### [EXERCISE DATA]
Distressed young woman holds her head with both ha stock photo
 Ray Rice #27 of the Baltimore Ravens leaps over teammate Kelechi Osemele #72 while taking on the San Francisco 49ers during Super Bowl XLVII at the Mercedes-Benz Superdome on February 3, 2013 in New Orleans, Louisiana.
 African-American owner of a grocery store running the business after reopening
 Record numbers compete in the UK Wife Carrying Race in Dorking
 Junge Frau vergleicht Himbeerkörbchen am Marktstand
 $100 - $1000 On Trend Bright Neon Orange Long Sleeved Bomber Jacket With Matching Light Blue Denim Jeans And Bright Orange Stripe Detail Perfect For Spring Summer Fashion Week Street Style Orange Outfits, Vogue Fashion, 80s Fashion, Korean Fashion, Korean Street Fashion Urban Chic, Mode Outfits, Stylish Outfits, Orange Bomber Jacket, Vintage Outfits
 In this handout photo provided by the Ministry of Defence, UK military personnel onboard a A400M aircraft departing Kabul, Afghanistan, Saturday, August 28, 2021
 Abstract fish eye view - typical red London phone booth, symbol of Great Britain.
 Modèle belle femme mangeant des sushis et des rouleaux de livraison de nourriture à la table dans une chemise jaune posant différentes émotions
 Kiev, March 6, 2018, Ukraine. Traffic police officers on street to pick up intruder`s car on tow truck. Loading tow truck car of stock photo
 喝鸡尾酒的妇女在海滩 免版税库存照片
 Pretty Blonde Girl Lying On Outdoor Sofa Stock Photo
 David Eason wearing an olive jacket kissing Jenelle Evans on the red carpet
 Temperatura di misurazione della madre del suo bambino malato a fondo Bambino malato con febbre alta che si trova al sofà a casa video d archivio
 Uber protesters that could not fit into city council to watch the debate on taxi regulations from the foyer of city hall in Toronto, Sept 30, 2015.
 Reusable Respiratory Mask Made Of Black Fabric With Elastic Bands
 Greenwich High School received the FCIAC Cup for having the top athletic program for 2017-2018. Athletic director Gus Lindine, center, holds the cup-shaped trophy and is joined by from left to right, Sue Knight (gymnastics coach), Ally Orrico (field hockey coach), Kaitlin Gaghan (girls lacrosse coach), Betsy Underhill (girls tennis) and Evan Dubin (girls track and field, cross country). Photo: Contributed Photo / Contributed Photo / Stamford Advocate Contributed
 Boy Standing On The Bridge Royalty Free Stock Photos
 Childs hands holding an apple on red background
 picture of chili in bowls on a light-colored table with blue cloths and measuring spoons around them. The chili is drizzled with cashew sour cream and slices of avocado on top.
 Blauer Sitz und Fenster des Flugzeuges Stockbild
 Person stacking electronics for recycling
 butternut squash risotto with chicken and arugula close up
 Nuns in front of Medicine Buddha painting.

### [WORK REQUEST]
Each of the records should be retyped exactly.

### [SOLUTION]
Distressed young woman holds her head with both ha stock photo
 Ray Rice #27 of the Baltimore Ravens leaps over teammate Kelechi Osemele #72 while taking on the San Francisco 49ers during Super Bowl XLVII at the Mercedes-Benz Superdome on February 3, 2013 in New Orleans, Louisiana.
 African-American owner of a grocery store running the business after reopening
 Record numbers compete in the UK Wife Carrying Race in Dorking
 Junge Frau vergleicht Himbeerkörbchen am Marktstand
 $100 - $1000 On Trend Bright Neon Orange Long Sleeved Bomber Jacket With Matching Light Blue Denim Jeans And Bright Orange Stripe Detail Perfect For Spring Summer Fashion Week Street Style Orange Outfits, Vogue Fashion, 80s Fashion, Korean Fashion, Korean Street Fashion Urban Chic, Mode Outfits, Stylish Outfits, Orange Bomber Jacket, Vintage Outfits
 In this handout photo provided by the Ministry of Defence, UK military personnel onboard a A400M aircraft departing Kabul, Afghanistan, Saturday, August 28, 2021
 Abstract fish eye view - typical red London phone booth, symbol of Great Britain.
 Modèle belle femme mangeant des sushis et des rouleaux de livraison de nourriture à la table dans une chemise jaune posant différentes émotions
 Kiev, March 6, 2018, Ukraine. Traffic police officers on street to pick up intruder`s car on tow truck. Loading tow truck car of stock photo
 喝鸡尾酒的妇女在海滩 免版税库存照片
 Pretty Blonde Girl Lying On Outdoor Sofa Stock Photo
 David Eason wearing an olive jacket kissing Jenelle Evans on the red carpet
 Temperatura di misurazione della madre del suo bambino malato a fondo Bambino malato con febbre alta che si trova al sofà a casa video d archivio
 Uber protesters that could not fit into city council to watch the debate on taxi regulations from the foyer of city hall in Toronto, Sept 30, 2015.
 Reusable Respiratory Mask Made Of Black Fabric With Elastic Bands
 Greenwich High School received the FCIAC Cup for having the top athletic program for 2017-2018. Athletic director Gus Lindine, center, holds the cup-shaped trophy and is joined by from left to right, Sue Knight (gymnastics coach), Ally Orrico (field hockey coach), Kaitlin Gaghan (girls lacrosse coach), Betsy Underhill (girls tennis) and Evan Dubin (girls track and field, cross country). Photo: Contributed Photo / Contributed Photo / Stamford Advocate Contributed
 Boy Standing On The Bridge Royalty Free Stock Photos
 Childs hands holding an apple on red background
 picture of chili in bowls on a light-colored table with blue cloths and measuring spoons around them. The chili is drizzled with cashew sour cream and slices of avocado on top.
 Blauer Sitz und Fenster des Flugzeuges Stockbild
 Person stacking electronics for recycling
 butternut squash risotto with chicken and arugula close up
 Nuns in front of Medicine Buddha painting.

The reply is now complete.